GIVEN TEXT section start

ICR mice were purchased from Koatech (Gyeonggi-do, Korea) and acclimated for 1 week before the study. Mice were randomly divided into 4 groups (N = 6): 1) control, 2) control gel film (containing no UD root bark powder), 3) UD gel film and 4) Madeca Band® (positive control; a commercial hydrocolloid wet dressing film containing natural herbal extracts product purchased from a local pharmacy). For each mouse, two wounds were inflicted by using a 10 mm diameter biopsy punch at their posterior dorsal site.

Wound treatment

The gel samples were topically applied to the wound every day for a total of 5 days after cleaning the wound with povidone-iodine disinfectant solution. For the control group, only the povidone-iodine solution was treated. After wounding, the wound size was measured every day by taking the images with a digital camera and analyzing it by using Image J software (NIH, Bethesda, MD, USA). On Day 6, the mice were sacrificed, and the skin of the wound area including the normal tissue near the wound was harvested and immediately fixed in 10% formalin. The tissue specimens were embedded in paraffin and sectioned. After then, the samples were stained with hematoxylin and eosin (H&E) and further with Masson’s trichrome according to the manufacturer's instructions (Kim et al., 2019).

GIVEN TEXT section end

* _COMPLETE THE FOLLOWING_
[a] List the four groups the mice were divided into in the mouse wound study.
[b] In the mouse wound study, on which day were the mice sacrificed?

GIVEN DATA section start

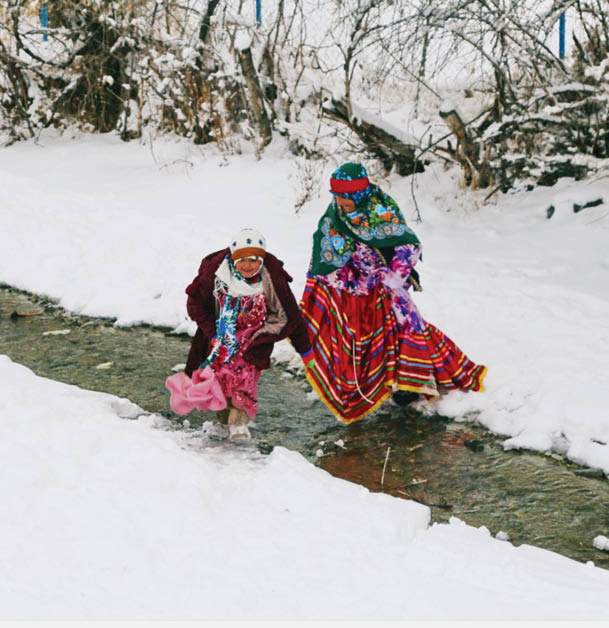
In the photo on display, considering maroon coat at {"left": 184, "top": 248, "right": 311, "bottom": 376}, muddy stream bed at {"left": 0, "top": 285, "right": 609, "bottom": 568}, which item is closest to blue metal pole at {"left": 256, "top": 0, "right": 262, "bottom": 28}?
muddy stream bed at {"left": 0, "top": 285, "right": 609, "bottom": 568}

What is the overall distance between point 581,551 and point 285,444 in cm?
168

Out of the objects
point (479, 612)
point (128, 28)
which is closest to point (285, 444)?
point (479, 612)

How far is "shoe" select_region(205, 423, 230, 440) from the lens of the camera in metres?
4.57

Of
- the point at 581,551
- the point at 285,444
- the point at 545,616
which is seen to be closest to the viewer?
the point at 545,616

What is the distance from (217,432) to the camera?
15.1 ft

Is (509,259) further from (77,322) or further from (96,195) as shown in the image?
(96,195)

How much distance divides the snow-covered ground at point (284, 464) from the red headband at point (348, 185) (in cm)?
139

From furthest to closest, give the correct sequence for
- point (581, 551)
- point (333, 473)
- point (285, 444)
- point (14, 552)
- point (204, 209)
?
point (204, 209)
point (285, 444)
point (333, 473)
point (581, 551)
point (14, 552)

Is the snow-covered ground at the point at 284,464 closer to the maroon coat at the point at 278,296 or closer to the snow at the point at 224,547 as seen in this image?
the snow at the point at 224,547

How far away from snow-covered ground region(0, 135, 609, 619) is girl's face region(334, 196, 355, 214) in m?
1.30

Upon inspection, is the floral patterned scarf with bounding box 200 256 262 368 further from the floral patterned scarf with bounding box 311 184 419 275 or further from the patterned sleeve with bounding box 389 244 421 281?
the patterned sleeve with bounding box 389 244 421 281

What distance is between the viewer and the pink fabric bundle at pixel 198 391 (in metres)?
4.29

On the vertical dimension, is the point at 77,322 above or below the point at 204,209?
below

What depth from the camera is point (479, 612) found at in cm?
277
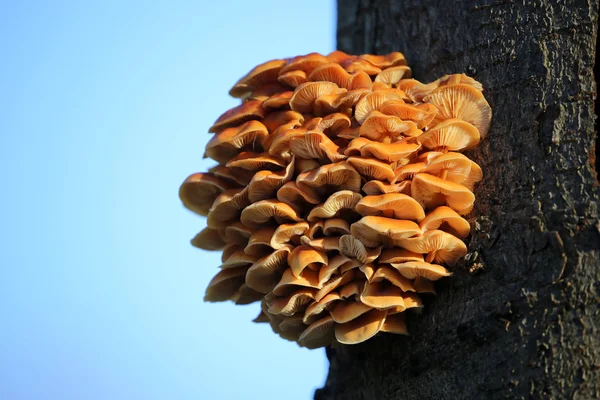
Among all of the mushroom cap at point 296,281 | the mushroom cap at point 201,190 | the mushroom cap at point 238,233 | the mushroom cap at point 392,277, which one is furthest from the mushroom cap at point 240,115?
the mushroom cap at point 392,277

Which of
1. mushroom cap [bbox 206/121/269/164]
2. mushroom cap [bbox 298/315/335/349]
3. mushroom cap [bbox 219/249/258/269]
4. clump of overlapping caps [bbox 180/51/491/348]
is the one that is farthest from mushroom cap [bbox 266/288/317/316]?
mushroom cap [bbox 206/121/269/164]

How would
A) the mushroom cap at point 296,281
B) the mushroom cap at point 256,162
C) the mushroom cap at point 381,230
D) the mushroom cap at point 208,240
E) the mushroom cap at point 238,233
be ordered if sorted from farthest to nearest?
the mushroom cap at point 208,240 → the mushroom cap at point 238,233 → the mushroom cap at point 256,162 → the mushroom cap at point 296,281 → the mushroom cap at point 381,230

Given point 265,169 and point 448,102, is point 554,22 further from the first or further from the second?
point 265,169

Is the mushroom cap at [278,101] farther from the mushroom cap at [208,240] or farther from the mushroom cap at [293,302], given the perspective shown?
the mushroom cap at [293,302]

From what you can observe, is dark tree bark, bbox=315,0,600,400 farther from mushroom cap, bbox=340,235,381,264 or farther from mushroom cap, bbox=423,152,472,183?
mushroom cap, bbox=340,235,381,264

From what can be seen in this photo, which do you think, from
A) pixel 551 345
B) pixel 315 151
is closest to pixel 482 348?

GIVEN DATA section end
GIVEN DATA section start

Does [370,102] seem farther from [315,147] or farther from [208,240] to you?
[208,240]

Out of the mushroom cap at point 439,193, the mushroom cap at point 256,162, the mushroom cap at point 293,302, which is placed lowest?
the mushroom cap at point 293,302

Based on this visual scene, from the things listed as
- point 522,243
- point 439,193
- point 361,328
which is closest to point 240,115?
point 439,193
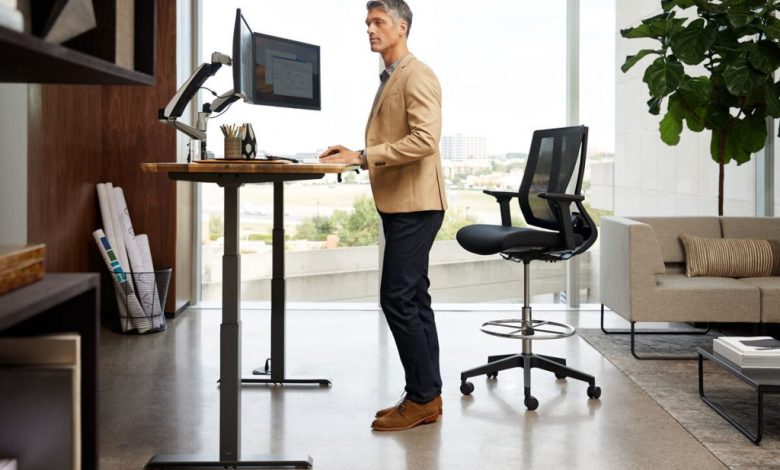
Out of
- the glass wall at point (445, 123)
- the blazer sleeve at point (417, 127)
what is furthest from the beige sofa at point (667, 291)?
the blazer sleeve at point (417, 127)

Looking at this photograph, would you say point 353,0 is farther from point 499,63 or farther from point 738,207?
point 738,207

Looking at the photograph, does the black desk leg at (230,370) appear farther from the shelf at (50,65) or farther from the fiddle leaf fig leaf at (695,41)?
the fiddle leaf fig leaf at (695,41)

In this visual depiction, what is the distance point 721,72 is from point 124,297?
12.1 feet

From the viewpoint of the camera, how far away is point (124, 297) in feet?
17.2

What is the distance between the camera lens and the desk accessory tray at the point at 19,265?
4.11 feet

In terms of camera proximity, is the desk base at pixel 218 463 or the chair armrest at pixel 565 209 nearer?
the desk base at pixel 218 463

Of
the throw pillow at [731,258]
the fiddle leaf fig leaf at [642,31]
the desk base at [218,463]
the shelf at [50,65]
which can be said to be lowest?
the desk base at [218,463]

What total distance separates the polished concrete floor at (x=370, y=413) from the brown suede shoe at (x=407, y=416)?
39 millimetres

GIVEN DATA section end
GIVEN DATA section start

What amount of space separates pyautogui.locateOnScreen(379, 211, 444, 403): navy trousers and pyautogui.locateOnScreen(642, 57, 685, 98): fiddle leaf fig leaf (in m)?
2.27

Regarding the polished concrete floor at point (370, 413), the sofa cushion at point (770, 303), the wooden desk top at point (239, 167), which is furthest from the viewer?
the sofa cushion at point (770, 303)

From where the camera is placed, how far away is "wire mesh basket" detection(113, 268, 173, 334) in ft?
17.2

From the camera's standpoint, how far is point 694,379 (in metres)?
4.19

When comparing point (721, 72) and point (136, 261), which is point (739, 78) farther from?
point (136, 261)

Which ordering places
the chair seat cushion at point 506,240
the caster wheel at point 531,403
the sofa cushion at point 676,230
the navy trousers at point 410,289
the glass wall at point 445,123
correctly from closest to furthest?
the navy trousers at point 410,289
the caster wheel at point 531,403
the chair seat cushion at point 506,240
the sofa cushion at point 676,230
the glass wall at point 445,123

GIVEN DATA section end

* _ANSWERS TO THE PROBLEMS_
[a]
1) Control
2) Control gel film (containing no UD root bark powder)
3) UD gel film
4) Madeca Band® (positive control)

[b] Day 6.